So we can create a Snapshot Lifecycle policy, and I’ll just call it my policy. And here we can say, okay, we can tag volumes which have, for example, the name equals EBS demo, and we could automate the snapshots of all the volumes that are named EBS demo. So you could go crazy with your tags and do whatever you want. Then you can define your schedule. So you say, I want to create snapshots every X number of hours to twelve or 24 when you want to start your snapshots. And basically you should choose when it’s going to be low traffic for your application, the retention rule.

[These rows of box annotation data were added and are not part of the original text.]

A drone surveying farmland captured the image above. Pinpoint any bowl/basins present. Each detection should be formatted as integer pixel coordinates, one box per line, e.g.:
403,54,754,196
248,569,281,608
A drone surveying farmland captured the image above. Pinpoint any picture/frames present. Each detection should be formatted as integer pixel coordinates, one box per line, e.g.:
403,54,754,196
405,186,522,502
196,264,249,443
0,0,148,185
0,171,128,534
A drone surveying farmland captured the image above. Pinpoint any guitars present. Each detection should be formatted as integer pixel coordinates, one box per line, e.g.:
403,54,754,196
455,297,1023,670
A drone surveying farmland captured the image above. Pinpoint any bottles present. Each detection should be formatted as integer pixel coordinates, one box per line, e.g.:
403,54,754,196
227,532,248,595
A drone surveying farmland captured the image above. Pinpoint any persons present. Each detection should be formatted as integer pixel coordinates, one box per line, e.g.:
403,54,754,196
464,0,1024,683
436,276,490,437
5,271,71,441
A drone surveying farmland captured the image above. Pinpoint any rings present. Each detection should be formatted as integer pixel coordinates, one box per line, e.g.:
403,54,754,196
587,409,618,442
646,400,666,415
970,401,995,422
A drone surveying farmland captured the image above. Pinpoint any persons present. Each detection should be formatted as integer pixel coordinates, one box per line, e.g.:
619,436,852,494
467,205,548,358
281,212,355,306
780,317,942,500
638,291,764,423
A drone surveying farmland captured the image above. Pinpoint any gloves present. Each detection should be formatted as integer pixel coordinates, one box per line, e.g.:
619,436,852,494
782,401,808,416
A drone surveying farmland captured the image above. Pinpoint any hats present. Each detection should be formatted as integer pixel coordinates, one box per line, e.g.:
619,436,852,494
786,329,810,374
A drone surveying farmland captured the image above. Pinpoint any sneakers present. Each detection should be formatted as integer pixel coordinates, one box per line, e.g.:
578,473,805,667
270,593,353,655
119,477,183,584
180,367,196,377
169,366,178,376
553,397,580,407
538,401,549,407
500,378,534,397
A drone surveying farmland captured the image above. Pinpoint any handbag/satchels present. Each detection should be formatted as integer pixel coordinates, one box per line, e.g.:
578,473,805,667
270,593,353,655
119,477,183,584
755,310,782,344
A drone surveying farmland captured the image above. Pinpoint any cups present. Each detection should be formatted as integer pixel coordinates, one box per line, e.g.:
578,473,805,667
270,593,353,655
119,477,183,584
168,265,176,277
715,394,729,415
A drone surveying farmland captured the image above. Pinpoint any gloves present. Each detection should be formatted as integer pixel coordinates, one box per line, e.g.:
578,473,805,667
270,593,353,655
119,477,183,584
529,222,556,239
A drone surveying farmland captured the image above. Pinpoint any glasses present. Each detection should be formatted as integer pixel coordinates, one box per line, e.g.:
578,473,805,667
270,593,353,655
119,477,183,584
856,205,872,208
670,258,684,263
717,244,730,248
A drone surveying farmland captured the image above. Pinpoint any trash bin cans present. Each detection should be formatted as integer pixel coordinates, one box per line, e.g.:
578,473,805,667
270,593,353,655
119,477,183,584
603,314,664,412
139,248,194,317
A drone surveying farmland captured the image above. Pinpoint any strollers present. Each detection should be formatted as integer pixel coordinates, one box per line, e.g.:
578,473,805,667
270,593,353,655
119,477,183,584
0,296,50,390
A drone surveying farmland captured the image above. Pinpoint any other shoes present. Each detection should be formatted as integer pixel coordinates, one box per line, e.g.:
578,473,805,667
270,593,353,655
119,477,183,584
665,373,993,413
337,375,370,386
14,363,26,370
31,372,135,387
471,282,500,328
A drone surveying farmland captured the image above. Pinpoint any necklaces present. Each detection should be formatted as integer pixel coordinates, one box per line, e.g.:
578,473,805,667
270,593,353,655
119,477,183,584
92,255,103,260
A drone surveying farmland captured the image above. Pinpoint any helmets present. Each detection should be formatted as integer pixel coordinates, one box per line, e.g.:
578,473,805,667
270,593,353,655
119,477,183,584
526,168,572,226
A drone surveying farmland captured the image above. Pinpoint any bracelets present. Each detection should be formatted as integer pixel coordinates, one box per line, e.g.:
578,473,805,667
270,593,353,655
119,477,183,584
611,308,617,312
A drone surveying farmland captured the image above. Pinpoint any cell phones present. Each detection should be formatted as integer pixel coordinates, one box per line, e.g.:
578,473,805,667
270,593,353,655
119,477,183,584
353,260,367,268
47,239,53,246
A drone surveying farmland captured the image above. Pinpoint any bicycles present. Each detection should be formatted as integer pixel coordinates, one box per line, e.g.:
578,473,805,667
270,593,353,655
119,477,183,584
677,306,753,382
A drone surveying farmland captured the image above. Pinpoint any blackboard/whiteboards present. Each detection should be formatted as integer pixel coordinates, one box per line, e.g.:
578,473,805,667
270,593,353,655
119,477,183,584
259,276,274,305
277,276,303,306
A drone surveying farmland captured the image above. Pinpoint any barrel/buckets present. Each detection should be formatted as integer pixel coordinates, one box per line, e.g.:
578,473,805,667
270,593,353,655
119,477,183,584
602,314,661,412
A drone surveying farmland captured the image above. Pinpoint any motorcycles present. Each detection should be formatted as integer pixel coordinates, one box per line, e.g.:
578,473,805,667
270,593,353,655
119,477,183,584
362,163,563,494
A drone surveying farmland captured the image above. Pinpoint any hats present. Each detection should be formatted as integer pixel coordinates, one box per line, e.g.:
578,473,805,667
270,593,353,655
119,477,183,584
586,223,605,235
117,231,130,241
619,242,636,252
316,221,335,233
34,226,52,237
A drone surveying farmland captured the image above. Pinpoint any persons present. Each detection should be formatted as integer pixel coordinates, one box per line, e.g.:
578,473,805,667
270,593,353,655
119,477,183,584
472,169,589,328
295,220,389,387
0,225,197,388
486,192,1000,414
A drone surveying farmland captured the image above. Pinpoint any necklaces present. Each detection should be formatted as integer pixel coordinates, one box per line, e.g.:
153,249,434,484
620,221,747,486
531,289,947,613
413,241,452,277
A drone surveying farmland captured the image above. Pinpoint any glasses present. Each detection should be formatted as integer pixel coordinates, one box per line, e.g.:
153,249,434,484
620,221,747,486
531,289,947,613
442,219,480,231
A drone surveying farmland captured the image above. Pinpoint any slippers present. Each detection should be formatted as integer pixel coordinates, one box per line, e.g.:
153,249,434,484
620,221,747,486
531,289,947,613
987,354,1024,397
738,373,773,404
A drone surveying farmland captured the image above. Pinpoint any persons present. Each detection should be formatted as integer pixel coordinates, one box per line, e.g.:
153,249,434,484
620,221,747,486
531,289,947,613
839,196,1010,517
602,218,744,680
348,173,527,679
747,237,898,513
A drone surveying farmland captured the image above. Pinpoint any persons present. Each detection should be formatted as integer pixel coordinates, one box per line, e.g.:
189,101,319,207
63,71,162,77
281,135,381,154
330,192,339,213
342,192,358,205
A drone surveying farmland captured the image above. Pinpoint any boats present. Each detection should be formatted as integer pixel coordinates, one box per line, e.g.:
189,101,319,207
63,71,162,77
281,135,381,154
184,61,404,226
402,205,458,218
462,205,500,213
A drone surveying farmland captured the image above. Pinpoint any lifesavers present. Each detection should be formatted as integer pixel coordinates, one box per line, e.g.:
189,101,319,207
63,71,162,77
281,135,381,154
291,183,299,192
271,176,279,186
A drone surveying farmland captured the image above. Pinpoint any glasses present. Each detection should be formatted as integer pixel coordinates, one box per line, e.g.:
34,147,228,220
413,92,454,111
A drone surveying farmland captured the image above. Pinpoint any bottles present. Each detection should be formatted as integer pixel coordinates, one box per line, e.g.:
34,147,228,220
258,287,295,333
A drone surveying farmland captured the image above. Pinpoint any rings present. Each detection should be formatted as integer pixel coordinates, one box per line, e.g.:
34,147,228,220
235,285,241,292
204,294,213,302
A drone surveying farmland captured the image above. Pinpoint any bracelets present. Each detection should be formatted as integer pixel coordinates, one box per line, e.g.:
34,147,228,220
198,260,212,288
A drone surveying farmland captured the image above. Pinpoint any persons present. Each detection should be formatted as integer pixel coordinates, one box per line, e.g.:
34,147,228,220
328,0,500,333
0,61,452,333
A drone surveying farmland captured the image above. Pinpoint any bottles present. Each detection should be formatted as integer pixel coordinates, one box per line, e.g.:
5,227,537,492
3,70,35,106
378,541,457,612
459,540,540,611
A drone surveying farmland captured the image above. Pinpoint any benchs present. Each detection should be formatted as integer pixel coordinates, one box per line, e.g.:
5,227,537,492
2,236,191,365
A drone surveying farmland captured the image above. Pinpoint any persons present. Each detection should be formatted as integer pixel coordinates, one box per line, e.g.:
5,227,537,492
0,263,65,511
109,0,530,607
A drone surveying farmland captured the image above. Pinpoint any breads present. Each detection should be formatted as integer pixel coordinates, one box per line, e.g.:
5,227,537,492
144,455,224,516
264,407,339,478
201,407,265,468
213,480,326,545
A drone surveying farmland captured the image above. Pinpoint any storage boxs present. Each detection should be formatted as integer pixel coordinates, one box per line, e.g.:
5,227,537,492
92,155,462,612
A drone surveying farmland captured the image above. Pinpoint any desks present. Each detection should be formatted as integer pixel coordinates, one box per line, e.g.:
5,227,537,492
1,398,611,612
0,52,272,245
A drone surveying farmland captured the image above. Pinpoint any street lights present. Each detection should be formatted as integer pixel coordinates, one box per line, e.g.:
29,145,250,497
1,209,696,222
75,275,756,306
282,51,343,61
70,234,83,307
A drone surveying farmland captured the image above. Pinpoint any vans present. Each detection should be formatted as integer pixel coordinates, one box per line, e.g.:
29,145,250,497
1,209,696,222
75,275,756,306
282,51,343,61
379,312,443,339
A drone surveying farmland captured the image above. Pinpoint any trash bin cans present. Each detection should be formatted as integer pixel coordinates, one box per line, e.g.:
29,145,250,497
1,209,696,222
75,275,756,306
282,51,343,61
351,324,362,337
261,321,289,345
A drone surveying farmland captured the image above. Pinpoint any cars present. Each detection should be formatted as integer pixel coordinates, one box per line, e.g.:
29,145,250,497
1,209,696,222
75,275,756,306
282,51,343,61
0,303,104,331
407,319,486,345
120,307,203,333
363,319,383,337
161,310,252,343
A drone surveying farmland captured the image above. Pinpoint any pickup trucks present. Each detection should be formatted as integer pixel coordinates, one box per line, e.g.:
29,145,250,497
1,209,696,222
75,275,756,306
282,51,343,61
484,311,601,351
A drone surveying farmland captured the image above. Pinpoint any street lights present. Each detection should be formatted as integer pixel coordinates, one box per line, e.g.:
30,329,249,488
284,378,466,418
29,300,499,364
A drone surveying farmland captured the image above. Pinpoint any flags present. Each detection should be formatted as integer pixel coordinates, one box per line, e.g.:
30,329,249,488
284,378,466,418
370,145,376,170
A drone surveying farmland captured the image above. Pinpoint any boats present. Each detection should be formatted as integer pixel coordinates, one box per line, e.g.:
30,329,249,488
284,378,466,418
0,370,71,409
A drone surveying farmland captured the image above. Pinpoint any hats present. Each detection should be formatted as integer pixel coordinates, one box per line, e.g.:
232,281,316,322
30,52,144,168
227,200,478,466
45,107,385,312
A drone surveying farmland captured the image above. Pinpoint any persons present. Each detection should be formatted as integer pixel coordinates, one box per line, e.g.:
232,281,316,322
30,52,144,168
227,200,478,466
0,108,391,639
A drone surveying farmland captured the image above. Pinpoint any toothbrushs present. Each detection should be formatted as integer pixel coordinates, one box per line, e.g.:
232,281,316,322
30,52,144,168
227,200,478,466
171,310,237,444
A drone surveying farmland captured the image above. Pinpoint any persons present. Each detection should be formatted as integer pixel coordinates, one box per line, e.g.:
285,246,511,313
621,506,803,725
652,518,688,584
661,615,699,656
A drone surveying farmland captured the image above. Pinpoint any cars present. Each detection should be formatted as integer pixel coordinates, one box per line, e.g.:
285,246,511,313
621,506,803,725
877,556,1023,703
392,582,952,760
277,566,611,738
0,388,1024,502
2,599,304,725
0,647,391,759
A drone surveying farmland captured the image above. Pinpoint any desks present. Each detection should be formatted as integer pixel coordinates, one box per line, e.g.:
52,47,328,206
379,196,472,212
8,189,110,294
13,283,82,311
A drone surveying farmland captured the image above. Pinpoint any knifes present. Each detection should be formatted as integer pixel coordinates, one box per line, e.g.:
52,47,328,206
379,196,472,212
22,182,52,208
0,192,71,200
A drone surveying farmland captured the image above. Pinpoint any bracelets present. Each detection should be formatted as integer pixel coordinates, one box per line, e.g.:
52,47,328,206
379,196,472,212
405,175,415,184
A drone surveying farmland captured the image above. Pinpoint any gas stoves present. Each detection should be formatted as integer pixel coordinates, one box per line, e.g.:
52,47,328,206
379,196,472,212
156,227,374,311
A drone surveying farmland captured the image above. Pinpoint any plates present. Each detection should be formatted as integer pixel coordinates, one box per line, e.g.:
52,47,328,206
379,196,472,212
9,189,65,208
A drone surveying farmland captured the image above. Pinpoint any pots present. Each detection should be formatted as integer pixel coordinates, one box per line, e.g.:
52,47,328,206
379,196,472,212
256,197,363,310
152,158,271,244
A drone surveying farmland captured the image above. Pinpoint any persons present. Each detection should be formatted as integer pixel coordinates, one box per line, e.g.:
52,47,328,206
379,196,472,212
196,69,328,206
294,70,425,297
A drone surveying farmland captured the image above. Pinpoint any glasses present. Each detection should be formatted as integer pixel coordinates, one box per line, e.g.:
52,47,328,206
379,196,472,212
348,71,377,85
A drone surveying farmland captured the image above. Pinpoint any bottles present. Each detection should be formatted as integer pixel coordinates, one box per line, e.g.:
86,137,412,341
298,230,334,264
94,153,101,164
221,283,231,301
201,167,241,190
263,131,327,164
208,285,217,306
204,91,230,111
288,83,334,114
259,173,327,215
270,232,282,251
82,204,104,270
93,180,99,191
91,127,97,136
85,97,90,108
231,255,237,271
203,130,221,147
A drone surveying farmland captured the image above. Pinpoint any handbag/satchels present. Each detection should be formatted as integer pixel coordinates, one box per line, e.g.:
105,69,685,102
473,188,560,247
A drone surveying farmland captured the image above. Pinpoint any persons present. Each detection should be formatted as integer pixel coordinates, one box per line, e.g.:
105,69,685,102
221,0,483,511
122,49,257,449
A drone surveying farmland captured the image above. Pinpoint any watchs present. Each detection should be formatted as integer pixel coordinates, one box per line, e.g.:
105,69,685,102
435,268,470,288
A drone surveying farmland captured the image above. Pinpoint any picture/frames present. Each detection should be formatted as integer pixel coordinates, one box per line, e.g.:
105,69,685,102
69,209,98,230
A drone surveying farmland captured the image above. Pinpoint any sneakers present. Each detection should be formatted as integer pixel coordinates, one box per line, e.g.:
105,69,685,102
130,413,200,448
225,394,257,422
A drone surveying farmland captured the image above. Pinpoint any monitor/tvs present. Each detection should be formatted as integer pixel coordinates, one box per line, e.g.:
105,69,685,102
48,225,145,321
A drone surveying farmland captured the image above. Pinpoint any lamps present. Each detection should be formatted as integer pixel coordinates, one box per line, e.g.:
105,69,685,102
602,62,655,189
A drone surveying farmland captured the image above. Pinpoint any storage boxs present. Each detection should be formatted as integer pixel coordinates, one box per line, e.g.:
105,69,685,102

So the number of snapshots that will be retained, maybe I want to retain only seven snapshots and back up every day. So that means that if I do 24 hours, as it says, all the snapshots will be retained for seven days old and we get a maximum of seven snapshots. Then we can also copy the tags from the volume if we wanted to and add more tags to the snapshots if we wanted to as well. Finally, we just specify an IAM role to perform that snapshot action. And that’s it. And so the really cool thing is that using this policy, which I won’t create, you would have an automated backup solution for your EBS volumes. So very easy to do, no need for AWS Lambda.
You can just use this tool called the Snapshot Lifecycle Policy. And so something good to know as a sys apps to save you a lot of time and frustration. So I hope you enjoyed it. I will see you in the next lecture.